▶ SELECTED EXTRACT

Im looking for a used vaya frame to move over the stuff from the CX bike. I plan on using my triple ultregra converted to 28/40/bash.


----------



## Harold (Dec 23, 2003)

jrm said:


> Im looking for a used vaya frame to move over the stuff from the CX bike. I plan on using my triple ultregra converted to 28/40/bash.


good luck. I tried looking and couldn't find a used one. That must mean it's a great bike and nobody wants to get rid of them, right?


----------



## Harold (Dec 23, 2003)

Dwayne said:


> I run a Surly stainless steel 44T ring on my commuter, and they also make them in 130BCD, just throwing that out there as another option. I will say that I'm intrigued by the WolfTooth rings, haven't seen those before. I run a little homemade chain guide to keep the chain from dropping, but I haven't tried the Surly ring without it, so I don't know whether the Surly ring needs it. The WolfTooth rings sound like they're exactly for that purpose though... pretty cool!


SRAM came out with the narrow-wide idea first...for its XX1 group. Race Face makes one now, too, but for mtb cranksets. WolfTooth makes some for cross bikes, so I think that's what I'll have to get. I've seen the SRAM ones in person. It's a killer idea. But as I said, I already have regular 42t and 44t SS rings I will use for the time being.


----------



## jrm (Jan 12, 2004)

Never say "never". Im kinda of hoping the new model year may spur some folks to sell...


----------



## Harold (Dec 23, 2003)

(Excerpts of labeled region data)
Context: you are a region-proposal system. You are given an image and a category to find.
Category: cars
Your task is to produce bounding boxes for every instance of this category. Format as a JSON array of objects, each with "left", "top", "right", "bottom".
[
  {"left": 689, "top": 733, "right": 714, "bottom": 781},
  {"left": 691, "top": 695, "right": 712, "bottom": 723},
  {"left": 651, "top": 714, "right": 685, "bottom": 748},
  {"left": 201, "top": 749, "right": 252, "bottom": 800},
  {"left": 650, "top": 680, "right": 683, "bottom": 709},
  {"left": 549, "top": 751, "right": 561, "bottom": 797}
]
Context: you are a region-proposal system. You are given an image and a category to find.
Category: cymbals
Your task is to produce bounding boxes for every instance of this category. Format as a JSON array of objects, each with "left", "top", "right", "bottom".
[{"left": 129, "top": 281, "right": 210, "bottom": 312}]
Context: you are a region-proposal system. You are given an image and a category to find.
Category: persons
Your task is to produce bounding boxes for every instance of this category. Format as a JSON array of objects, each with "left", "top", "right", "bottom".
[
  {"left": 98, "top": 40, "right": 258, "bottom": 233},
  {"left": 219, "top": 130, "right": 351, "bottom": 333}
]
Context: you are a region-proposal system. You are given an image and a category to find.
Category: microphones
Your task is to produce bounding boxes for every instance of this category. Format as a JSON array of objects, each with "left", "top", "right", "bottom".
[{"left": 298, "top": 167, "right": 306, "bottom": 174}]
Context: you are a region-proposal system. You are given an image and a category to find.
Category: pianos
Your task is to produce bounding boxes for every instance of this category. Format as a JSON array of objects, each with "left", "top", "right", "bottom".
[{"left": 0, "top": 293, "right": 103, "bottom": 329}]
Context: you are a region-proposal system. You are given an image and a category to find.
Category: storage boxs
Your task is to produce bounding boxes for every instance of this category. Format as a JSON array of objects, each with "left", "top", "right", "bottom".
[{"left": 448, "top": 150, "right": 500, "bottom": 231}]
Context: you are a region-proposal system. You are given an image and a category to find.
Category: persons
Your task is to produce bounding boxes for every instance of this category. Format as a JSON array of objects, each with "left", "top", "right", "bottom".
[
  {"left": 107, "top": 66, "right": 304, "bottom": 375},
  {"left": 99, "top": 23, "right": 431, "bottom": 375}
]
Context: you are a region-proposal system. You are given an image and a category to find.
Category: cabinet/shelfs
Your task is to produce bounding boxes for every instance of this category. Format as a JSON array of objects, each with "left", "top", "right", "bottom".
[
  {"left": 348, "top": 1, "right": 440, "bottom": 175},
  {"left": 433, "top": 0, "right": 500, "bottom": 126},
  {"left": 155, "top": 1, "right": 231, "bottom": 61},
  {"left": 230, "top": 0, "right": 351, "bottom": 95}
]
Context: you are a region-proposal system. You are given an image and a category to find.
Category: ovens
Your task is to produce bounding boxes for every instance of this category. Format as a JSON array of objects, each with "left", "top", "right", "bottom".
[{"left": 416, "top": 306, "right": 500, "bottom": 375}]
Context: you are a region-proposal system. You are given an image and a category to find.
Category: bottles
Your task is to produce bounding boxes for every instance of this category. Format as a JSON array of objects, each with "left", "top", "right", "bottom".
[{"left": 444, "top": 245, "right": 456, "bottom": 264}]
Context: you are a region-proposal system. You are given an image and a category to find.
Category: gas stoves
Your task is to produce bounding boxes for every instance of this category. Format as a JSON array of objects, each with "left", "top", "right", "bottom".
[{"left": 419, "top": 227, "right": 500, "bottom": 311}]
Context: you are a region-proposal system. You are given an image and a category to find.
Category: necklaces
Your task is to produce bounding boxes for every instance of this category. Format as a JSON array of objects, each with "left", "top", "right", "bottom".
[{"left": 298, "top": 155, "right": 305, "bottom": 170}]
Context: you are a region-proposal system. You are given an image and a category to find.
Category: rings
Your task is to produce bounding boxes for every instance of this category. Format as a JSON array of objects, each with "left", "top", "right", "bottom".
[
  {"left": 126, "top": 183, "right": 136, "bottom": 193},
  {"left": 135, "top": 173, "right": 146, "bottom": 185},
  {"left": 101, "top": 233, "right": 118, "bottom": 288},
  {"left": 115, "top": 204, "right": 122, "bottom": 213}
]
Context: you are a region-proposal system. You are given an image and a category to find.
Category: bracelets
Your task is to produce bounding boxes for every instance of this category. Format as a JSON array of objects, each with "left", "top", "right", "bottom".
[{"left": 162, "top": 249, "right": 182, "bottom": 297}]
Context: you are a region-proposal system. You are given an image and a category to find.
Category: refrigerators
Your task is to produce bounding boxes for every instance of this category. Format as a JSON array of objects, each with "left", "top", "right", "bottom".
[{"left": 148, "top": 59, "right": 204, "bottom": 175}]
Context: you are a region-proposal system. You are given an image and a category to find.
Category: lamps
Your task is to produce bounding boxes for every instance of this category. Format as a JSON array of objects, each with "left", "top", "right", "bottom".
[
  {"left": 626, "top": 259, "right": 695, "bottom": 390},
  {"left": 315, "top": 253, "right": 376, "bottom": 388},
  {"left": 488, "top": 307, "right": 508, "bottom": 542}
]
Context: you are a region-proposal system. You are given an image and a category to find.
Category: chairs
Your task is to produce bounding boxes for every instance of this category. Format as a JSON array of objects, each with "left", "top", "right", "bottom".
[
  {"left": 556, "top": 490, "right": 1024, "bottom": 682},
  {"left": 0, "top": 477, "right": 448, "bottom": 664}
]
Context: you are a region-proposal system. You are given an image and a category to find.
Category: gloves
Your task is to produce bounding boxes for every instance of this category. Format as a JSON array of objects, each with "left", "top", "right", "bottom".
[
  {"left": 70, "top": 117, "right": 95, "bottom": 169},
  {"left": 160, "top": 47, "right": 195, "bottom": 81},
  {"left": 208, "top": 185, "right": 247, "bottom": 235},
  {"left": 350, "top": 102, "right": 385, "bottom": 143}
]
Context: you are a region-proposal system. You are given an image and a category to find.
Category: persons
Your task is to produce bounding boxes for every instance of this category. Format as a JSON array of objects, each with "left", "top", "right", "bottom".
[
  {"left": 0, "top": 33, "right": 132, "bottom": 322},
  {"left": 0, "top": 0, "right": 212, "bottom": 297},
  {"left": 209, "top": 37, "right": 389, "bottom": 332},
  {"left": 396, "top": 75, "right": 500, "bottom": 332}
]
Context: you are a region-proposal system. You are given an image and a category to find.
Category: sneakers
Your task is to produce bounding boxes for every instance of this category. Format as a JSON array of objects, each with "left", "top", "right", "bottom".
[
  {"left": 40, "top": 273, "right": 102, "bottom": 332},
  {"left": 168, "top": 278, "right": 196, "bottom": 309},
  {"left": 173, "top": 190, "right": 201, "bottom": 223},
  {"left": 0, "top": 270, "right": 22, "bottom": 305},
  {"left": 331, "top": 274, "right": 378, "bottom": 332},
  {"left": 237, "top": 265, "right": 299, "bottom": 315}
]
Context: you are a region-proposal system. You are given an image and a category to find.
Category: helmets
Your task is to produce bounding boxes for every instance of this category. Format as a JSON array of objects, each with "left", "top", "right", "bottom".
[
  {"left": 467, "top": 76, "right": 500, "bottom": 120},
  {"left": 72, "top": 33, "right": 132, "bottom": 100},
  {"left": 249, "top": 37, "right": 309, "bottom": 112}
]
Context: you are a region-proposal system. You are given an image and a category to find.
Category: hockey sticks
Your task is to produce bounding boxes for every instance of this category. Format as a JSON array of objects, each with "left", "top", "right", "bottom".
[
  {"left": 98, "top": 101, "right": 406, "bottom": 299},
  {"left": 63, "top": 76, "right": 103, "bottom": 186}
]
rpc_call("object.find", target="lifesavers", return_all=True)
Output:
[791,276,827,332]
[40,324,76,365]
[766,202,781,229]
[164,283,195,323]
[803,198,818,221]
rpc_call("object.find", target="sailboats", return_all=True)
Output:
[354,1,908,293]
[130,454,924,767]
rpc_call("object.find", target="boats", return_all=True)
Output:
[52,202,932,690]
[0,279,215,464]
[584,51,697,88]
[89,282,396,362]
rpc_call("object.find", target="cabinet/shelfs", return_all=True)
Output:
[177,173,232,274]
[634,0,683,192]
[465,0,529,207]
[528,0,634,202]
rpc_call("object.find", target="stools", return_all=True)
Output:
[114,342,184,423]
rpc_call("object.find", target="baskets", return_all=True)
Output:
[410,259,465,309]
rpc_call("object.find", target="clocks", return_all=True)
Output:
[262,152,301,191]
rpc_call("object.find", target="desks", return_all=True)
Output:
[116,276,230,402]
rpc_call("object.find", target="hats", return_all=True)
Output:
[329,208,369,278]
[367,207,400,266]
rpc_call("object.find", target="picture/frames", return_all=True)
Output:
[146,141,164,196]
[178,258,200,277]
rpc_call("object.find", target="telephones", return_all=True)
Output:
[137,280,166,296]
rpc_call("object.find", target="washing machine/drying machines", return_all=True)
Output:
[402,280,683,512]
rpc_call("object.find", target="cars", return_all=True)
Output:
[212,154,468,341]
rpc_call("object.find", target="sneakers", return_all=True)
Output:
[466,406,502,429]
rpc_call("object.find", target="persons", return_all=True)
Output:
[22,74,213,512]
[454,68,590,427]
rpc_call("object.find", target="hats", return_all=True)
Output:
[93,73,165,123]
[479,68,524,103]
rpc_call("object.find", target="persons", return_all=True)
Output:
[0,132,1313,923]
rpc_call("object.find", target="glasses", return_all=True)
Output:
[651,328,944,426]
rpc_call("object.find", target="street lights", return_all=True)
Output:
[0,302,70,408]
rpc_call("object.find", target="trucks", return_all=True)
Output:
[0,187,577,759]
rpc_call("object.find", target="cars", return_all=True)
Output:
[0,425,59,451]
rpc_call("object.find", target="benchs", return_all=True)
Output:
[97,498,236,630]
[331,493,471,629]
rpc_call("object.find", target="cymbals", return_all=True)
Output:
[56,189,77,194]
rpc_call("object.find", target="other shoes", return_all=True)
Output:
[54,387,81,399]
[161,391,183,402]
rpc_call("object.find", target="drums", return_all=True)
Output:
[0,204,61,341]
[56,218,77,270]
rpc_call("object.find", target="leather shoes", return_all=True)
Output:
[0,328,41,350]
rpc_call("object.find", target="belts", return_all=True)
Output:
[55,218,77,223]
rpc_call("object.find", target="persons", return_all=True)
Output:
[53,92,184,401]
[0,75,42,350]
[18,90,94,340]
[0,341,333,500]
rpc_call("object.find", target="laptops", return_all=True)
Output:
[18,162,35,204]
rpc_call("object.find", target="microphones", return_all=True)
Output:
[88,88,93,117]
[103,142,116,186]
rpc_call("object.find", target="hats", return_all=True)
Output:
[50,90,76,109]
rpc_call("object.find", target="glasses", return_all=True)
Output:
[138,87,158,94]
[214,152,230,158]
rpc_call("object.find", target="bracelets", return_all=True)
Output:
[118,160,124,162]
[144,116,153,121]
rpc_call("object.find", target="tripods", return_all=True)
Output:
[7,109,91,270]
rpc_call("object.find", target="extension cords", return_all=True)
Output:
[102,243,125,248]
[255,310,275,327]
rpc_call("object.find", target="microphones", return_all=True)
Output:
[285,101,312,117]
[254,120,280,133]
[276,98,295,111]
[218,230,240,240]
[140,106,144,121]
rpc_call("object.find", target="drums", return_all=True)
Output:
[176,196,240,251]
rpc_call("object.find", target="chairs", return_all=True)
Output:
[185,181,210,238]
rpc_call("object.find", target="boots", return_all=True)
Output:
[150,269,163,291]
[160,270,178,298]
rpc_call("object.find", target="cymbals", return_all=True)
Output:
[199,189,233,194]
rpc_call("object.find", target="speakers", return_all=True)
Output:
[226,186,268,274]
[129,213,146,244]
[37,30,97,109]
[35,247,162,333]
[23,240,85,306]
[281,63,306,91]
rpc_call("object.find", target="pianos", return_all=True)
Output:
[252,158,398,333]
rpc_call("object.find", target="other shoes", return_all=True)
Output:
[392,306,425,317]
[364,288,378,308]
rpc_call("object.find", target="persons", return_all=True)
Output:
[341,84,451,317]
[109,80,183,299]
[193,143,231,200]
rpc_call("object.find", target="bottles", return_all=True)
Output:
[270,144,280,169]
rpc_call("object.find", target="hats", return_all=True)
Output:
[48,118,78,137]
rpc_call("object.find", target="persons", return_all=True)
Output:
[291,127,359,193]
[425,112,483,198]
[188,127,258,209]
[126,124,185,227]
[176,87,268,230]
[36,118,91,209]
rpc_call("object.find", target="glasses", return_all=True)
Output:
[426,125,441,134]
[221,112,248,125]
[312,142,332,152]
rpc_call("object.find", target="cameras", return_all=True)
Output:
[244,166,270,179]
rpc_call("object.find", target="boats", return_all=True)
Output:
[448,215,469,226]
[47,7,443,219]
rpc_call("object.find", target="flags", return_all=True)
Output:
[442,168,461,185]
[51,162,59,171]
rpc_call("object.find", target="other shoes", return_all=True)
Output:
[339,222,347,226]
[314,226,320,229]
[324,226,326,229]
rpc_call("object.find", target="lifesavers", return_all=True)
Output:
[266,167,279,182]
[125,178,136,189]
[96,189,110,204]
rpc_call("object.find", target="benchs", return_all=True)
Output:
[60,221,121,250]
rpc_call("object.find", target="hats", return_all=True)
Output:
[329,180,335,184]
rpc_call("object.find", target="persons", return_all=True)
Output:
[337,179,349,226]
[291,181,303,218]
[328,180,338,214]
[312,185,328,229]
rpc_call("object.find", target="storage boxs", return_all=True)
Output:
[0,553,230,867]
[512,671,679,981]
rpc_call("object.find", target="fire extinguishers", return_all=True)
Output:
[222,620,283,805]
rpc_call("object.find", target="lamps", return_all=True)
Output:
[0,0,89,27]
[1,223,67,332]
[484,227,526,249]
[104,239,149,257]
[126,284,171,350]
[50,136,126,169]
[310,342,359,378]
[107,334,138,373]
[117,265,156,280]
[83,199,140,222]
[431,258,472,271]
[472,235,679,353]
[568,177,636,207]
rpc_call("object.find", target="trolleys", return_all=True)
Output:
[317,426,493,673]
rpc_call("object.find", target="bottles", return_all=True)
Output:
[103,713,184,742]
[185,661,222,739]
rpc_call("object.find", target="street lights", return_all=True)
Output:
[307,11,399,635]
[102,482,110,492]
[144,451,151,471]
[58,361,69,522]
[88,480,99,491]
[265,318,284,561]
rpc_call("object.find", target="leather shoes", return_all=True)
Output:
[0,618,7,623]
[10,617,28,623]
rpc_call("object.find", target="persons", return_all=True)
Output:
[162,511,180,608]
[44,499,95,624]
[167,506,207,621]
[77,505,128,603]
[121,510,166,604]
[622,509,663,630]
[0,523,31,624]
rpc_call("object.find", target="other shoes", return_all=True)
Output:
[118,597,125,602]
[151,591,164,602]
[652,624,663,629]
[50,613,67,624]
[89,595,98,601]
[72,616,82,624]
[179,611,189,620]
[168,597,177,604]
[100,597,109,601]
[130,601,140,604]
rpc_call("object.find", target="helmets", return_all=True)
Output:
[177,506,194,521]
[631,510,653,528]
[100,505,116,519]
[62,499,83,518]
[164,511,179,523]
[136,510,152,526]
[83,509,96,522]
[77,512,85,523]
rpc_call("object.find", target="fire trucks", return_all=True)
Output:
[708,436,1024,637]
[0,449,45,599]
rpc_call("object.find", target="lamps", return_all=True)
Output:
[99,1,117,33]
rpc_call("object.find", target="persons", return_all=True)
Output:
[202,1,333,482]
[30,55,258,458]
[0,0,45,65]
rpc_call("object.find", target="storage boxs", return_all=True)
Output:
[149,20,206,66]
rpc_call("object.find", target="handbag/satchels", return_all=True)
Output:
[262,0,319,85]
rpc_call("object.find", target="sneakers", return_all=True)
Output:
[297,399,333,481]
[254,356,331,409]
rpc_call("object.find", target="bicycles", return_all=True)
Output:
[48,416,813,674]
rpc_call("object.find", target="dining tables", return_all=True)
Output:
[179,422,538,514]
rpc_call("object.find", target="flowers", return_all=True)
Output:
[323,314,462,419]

▶ TASKS TO PERFORM
A – In the bike forum thread, which company does Harold say came out with the narrow-wide idea first, and for which group?
B – Say whether each statement agrees with the bike forum thread, and quote the words that decide it: (i) Dwayne runs a Surly stainless steel 44T ring on his commuter. (ii) Harold managed to find a used Vaya frame. (iii) Race Face makes its narrow-wide ring for cross bikes.
C – Pick up the bike forum thread after its last line and write the post that comes next.
This material is separate from the bike forum thread.

▶ RESPONSES PER TASK
A – SRAM, for its XX1 group.

B –
(i) Yes: "I run a Surly stainless steel 44T ring on my commuter"
(ii) No: "I tried looking and couldn't find a used one."
(iii) No: "Race Face makes one now, too, but for mtb cranksets."

C –
jrm said:


> Never say "never". Im kinda of hoping the new model year may spur some folks to sell...


Maybe. That Smokey Blue Robinson color looks nice (what mine is). Which, coincidentally, was delivered today. Hopefully my headset arrives soon so I can install it before taking the frameset home.


----------



## Simonns (Mar 25, 2004)

I've got a 2010 Vaya, I think, its the brown with light blue decals. I saw the 2014 in a shop window the other day and the green one looked awesome. Anyway, the Vaya is a great bike. I've got about 16,000 commuting miles on mine and still love riding it. Enjoy it.


----------



## Harold (Dec 23, 2003)

Simonns said:


> I've got a 2010 Vaya, I think, its the brown with light blue decals. I saw the 2014 in a shop window the other day and the green one looked awesome. Anyway, the Vaya is a great bike. I've got about 16,000 commuting miles on mine and still love riding it. Enjoy it.


I saw a green one being built up at the shop the other day when I took my mtb wheels in for a true. The green one is sharp, too. I'm excited to get mine built up, though. It'll look sweet, too.


----------



## Harold (Dec 23, 2003)

Paypal deposit cleared my bank today, and the Cane Creek 110 headset arrived today, so I headed to the shop to pick up my Vaya.

I like the Smokey Blue Robinson color. The headset doesn't match the seat collar (I had my doubts when I ordered it), but it does match the dark blue graphics on the frame, so it might work out pretty well with the two colored blue ano stuff. That's pretty much going to be it for blue ano. I don't even think I'll put blue bar tape on the bike, for that matter.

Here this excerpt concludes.